Label: Whirlwind Recordings, 2022
Personnel - Morgan Guerin: tenor saxophone, EWI, bass clarinet; Joel Ross: vibraphone, marimba; Charles Altura: guitar; Harish Raghavan: acoustic bass; Eric Harland: drums.
The sophomore album from the New York-based bassist and composer Harish Raghavan, In Tense, consists of six originals written with a specific quintet in mind - multi-woodwind player Morgan Guerin, guitarist Charles Altura, vibraphonist Joel Ross and drummer Eric Harland. The musical setting, defined with more composure than heat, manifests a new trajectory in his discography, and we find each musician navigating hills and valleys as if tracking a well-charted course. Here, the contemporary vision remains intact and the musical skills efficient, as demonstrated in his debut, Call for Action, and in sideman appearances with the likes of Ambrose Akinmusire, Walter Smith III and Marquis Hill.
“AMA”, which opens with big bass notes and subtle electronics, feels like an emotionally charged pop/rock song with enough air to breathe, proffering crisp harmonic progressions, fresh melodicism, and a spastic solo by Raghavan. The piece shares some similarities in posture and texture with the title track, which, colored by vibes, features a charismatic guitar solo while diluting most of its tension in subtleness.
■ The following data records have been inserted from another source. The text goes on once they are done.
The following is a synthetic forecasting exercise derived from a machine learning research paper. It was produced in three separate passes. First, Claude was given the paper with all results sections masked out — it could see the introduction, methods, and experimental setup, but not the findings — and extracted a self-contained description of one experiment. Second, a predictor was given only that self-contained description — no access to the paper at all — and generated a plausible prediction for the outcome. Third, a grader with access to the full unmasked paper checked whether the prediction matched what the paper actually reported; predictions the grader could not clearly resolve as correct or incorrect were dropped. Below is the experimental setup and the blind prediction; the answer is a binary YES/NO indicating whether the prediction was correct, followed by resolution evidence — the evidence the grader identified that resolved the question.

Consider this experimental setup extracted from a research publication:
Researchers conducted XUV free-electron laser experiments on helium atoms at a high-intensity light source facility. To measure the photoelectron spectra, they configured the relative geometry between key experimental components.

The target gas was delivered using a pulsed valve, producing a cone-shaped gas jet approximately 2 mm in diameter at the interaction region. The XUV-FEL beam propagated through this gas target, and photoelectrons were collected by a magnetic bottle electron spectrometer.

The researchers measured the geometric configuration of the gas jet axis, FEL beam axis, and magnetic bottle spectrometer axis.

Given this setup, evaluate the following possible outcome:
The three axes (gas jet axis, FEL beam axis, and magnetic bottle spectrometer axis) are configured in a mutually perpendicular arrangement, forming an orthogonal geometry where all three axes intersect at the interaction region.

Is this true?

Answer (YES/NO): YES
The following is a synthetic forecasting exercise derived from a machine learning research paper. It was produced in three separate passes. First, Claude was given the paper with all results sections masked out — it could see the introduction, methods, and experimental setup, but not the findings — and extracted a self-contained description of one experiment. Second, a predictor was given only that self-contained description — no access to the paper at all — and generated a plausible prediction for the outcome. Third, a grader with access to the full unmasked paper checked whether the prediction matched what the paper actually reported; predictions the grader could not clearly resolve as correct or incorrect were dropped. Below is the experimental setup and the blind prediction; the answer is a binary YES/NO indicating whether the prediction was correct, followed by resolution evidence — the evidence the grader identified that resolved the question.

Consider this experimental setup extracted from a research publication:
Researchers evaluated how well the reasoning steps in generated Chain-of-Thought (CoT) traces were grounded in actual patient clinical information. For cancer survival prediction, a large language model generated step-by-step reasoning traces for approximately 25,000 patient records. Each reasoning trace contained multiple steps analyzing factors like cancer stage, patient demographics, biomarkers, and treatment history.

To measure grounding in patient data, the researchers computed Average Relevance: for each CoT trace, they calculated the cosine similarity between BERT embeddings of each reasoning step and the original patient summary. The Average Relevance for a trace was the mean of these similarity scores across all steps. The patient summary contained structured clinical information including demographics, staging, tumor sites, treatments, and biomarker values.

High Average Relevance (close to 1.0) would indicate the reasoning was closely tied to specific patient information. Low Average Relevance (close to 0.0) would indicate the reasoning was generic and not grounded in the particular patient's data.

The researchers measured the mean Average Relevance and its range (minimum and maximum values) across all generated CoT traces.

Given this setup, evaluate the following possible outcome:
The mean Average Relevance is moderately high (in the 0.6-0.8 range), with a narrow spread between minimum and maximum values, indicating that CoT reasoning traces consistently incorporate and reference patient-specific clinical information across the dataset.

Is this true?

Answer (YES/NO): NO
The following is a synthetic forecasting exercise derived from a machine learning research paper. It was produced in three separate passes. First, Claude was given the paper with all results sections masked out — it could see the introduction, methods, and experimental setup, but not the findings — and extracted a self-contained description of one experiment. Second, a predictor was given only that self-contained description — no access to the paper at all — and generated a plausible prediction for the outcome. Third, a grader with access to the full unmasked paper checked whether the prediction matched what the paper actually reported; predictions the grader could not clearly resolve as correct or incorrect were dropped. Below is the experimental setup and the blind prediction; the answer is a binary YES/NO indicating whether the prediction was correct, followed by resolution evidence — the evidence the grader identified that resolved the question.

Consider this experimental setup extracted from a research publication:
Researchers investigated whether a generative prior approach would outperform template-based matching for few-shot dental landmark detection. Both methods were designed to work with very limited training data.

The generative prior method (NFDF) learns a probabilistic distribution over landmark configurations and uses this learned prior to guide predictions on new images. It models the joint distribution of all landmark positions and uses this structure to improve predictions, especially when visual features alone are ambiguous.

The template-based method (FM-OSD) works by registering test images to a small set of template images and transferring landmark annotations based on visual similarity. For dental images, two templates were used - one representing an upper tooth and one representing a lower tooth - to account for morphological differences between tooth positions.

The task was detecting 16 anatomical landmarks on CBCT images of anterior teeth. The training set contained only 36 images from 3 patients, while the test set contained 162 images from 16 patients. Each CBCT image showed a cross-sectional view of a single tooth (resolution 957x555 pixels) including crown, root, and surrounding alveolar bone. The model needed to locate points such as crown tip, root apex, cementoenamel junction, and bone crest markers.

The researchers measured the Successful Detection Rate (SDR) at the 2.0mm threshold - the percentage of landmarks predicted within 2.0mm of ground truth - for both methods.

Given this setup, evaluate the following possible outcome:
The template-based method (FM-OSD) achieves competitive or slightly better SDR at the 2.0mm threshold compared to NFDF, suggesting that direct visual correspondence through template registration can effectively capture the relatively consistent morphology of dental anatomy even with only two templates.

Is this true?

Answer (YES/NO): NO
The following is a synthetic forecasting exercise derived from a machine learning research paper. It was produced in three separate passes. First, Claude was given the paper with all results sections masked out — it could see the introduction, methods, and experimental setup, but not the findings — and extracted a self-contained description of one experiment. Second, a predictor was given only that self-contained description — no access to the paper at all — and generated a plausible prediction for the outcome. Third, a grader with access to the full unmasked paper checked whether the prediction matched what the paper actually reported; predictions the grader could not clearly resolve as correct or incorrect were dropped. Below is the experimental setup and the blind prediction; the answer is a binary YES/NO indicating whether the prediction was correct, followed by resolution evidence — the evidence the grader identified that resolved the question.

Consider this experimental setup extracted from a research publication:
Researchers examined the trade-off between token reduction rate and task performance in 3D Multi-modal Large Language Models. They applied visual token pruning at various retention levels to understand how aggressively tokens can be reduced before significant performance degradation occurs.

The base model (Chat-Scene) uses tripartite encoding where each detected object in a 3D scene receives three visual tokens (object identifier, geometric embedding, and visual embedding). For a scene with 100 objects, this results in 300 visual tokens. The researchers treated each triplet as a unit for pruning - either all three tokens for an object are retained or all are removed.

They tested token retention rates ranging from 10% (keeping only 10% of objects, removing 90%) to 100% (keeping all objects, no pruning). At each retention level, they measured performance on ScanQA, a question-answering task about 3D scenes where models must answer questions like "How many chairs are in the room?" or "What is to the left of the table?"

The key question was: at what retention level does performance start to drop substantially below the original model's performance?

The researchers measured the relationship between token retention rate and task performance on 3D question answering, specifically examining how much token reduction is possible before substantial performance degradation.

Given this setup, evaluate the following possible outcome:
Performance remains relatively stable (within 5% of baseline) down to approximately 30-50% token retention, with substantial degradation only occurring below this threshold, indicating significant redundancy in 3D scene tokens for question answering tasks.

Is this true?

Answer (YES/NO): NO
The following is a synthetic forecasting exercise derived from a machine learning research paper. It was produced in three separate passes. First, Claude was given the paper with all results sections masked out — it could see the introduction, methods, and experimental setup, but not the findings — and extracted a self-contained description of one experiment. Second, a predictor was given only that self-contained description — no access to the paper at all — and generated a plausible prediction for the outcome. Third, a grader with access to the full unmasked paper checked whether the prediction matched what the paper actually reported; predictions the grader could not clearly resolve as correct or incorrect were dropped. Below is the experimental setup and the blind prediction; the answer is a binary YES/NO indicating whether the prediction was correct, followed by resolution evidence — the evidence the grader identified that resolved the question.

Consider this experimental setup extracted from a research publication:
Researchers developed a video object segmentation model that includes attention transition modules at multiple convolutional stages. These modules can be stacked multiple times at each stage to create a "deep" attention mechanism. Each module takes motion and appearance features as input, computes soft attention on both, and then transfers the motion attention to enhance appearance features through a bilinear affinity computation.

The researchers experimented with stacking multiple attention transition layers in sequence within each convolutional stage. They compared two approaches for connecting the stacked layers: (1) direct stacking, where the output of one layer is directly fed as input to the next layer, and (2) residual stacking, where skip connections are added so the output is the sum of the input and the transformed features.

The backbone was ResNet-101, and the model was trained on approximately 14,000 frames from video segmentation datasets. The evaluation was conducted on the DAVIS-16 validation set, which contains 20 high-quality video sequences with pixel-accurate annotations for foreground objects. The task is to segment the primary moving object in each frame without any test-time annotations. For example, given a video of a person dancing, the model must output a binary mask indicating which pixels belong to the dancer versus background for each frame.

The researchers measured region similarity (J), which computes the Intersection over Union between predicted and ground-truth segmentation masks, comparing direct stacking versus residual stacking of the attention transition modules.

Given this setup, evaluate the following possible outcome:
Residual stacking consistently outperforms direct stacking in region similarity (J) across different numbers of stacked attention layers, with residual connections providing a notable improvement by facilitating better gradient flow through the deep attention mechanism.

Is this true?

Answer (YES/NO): YES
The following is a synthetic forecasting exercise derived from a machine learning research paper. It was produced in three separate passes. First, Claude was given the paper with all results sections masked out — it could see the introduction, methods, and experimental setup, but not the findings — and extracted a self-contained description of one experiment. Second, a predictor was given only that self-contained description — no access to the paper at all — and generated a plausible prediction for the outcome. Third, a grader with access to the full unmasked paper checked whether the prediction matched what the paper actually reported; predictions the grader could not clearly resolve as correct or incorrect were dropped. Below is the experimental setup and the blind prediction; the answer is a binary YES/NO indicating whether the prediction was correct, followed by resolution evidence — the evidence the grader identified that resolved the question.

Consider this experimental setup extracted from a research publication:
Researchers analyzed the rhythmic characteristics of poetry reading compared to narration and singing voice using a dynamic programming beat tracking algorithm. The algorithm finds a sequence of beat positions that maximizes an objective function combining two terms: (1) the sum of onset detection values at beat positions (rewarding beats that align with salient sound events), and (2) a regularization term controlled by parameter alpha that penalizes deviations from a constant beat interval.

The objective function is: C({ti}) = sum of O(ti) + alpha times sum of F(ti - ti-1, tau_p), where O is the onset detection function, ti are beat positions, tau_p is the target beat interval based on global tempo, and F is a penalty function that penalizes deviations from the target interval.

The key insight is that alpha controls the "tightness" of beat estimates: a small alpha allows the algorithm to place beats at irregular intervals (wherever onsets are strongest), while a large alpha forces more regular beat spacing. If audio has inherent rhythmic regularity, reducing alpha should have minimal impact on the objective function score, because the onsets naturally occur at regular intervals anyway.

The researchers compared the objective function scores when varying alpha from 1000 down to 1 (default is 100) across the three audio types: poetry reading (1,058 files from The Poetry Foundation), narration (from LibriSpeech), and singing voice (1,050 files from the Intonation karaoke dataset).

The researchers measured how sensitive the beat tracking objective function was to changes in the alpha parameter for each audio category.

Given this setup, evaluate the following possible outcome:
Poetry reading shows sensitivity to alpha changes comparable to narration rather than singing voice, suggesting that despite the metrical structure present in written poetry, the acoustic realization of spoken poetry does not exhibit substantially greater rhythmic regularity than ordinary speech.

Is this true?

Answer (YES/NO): NO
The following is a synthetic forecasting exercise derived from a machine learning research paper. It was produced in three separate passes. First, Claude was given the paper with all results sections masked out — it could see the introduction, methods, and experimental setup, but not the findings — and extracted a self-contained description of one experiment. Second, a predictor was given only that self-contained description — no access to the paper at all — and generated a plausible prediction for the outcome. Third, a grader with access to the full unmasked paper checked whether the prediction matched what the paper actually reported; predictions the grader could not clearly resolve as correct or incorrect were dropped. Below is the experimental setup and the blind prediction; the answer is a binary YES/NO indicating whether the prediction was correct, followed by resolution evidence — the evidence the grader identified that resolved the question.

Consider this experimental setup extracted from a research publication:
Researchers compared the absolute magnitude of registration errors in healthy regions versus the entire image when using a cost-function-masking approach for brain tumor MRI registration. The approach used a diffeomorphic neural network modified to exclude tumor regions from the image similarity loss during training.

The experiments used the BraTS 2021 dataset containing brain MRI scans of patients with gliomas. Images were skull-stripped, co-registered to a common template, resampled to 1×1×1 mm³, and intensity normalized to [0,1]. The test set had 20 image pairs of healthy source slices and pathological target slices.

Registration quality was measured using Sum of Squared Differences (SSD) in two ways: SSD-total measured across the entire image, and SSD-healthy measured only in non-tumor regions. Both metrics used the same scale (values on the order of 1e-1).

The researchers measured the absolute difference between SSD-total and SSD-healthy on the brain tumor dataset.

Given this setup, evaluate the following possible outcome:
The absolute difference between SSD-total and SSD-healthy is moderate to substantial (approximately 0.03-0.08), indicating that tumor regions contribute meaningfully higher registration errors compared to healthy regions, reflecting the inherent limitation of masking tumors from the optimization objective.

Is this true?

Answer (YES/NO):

The wryly post-bop elegance of “Circus Music”, a tune written in response to our troubled times, unwraps a well-outlined theme with rhythmic accentuation and a slight angular bend. Guerin and Altura, who often work cheek by jolt throughout the record, alternate bars here, applying their clear speeches after a patiently evolving solo by Ross. They reel off again on both “S2020” and the closing “Prayer”. The former invokes the future with a complex theme, carrying a folk innuendo in the melodic proceedings and a straight-eight bass groove that steams things up; the latter, more glamorous than fervent, accelerates in tempo, going funky-ish in the interest of the improvisations before reviving the shininess of the main melody.
“Eight-Thirteen” got its name from the time a minute before Raghavan’s son was born. It’s structured and restructured with changeable passages that don’t require to be strengthened in the flow since the bassist keeps the groove solid and going, always backed by Harland’s conversational drums.
Not all tracks hit us hard or with the same intensity, but with the assistance of musicians with a penchant for exploring sonic terrain, Raghavan builds his own sonic architecture, partly meditative and partly propulsive.